Helen's monthly choice - September

September always feels like a pivotal month of the year. We can still lap up the last of the summer sun on warmer days, but the evenings have a cooler, autumnal edge. It’s time now to plan ahead, so I will be dreaming up some spring-flowering bulb combinations, before placing my order and planting them out. Towards the end of the month, some of the perennials that have formed overly-large clumps will be lifted and divided and the autumn tidy will commence in earnest. In the meantime, if you are looking for a little late colour for the borders, here are some of my monthly faves.

Echinacea purpurea 'Rubinstern'

The pinky red rays of this wonderful coneflower form a near-horizontal ruff around the prominent orange-brown cone, so these add colour as well as structure - while attracting masses of beneficial insects into your garden. Long-flowering, handsome and robust, it is perfect for prairie and meadow-style settings. It is equally at home in the herbaceous border however, where it will continue to flower until September or October if dead-headed regularly.

Fuchsia 'Mrs Popple'

One of the hardier forms and incredibly long-flowering, it produces lashings of purple flowers, each with a tutu-like bright crimson corolla. They appear continuously over several months, dangling and bobbing enticingly from the stems. It’s one of the best shrubs for adding late colour and it’s easy to grow in borders or pots.

Verbena bonariensis

It’s an incredibly popular perennial that flowers over a long period and will add height without becoming too overbearing. It’s popular because it works well in most planting styles, being equally at home in anything from a cottage garden to an ultra-chic, contemporary scheme. Their flowers, which appear in small clusters, add dollops of colour rather than a heavy block, and this creates a lightness which is very appealing. The flowers are good for cutting, and will attract bees, butterflies and moths, so they are great in a wildlife garden too.

Anemone × hybrida 'Honorine Jobert'

Every garden (especially the shadier ones), should have some of these. It naturalises easily, forming large clumps that can be divided within a few years, and the flowers are great for cutting. Use it to fill gaps at the back of a border, where it is robust enough to stand up well without flopping - even in unpredictable weather. First discovered in Verdun, France in 1858 it is now one of the best loved Japanese anemone of them all.

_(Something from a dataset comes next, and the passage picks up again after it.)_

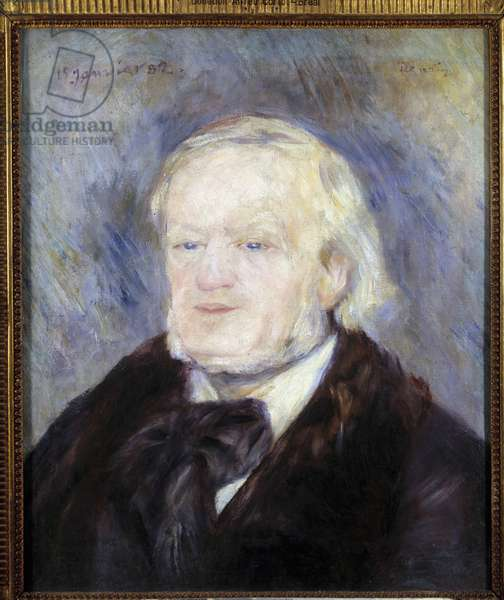 Portrait of Richard Wagner (1813 - 1883). Painting by Pierre Auguste Renoir (1841-1919), 19th century. Oil on canvas. Dim: 0.53 x 0.46m. Paris, Musee d'Orsay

Rudbeckia fulgida var. sullivantii 'Goldsturm'

Rudbeckia fulgida var. sullivantii 'Goldsturm'

First introduced around 50 years ago, this plant has won heaps of awards over the years. Quite right too, as it produces an abundance of flowers over a really long period, it is short enough not to need staking, it is long-lived, low maintenance and it attracts butterflies, bees and hoverflies. If there is room, plant it in bold drifts where the golden yellow flowers can be lit up in the low autumn light.